Shingles (also known as herpes zoster) is a painful rash caused by the chickenpox virus (varicella zoster virus). If you have suffered from chickenpox before, the varicella zoster virus remains in your body and resurfaces when your immune system weakens due to aging, stress or disease. It forms a rash that appears as blisters on one side of the body. It can also affect the face and eye, causing severe pain or even blindness.
How is shingles treated?
Antiviral drugs should be started within 48 hours from the onset of the rash. Usually, strong painkillers are needed, as the pain from shingles can be severe.
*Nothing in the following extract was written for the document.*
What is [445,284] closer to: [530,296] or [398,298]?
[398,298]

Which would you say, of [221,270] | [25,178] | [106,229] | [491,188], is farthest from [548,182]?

What is post-herpetic neuralgia?
When the pain from shingles persists for more than 3 months after the onset of the rash, the condition is called post-herpetic neuralgia (PHN). This results from permanent damage to the nerves, leading to continuous pain, hypersensitivity and numbness in the area of the body where the rash used to be.
How is post-herpetic neuralgia (PHN) treated?
Strong painkillers, drugs that specifically treat nerve pain and local anaesthetic plasters are used to treat PHN. In severe cases, sympathetic nerve blocks, spinal injections of steroid or spinal cord stimulation may be required to alleviate the pain from PHN.
In patients older than 50 years old, the risk of developing shingles and PHN can be reduced through vaccination.